## Supplied text

In practice, the three individual weight maps including Laplacian contrast \({W}_{L}\), saliency \({W}_{S}\), and saturation \({W}_{Sat}\) are combined to form a single aggregated weight map for each input image. Specifically, for each input k, the aggregated weight map \({W}_{k}\)​ is obtained by summing the respective weight maps. These \(K\) aggregated maps are then normalised on a pixel-by-pixel basis, where the weight of each pixel is divided by the sum of corresponding pixel values across all input maps. This process yields the normalized weight maps \({\overline{W} }_{k}\) for each input, ensuring that the fusion process preserves balanced contributions from all inputs.

$${\overline{W} }_{k}=\frac{\left({W}_{k}+\delta \right)}{\left({\sum }_{k=1}^{K}{W}_{k}+K.\delta \right),}$$

(15)

## Task set
1. Based on the weight-map passage, why are the aggregated weight maps normalized pixel by pixel?
2. In the weight-map passage, how is the aggregated weight map for each input obtained from the three individual weight maps?

## Information shown
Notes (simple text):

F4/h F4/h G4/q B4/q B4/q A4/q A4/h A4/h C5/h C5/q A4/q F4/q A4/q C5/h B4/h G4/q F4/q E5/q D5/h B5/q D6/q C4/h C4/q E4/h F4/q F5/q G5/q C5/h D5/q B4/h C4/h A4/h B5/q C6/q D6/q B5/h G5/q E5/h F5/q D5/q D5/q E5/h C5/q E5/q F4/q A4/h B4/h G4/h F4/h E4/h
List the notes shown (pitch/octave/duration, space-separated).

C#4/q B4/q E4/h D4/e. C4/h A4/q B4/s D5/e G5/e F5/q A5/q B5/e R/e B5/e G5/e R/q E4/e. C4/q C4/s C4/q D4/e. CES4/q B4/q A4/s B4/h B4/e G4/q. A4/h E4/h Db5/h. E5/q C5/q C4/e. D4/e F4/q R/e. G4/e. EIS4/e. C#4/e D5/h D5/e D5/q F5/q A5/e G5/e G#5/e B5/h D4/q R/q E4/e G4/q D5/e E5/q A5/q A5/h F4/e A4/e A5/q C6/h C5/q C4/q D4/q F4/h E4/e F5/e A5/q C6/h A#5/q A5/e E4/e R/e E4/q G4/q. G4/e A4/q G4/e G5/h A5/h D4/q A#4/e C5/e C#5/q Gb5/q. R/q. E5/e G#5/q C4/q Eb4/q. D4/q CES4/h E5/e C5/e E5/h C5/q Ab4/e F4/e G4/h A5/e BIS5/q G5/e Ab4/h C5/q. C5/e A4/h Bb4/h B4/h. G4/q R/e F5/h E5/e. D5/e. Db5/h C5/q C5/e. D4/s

## Task answers
1. Each pixel's weight is divided by the sum of the corresponding pixel values across all input maps. This ensures that the fusion process preserves balanced contributions from all inputs.

2. It is obtained by summing the Laplacian contrast, saliency, and saturation weight maps.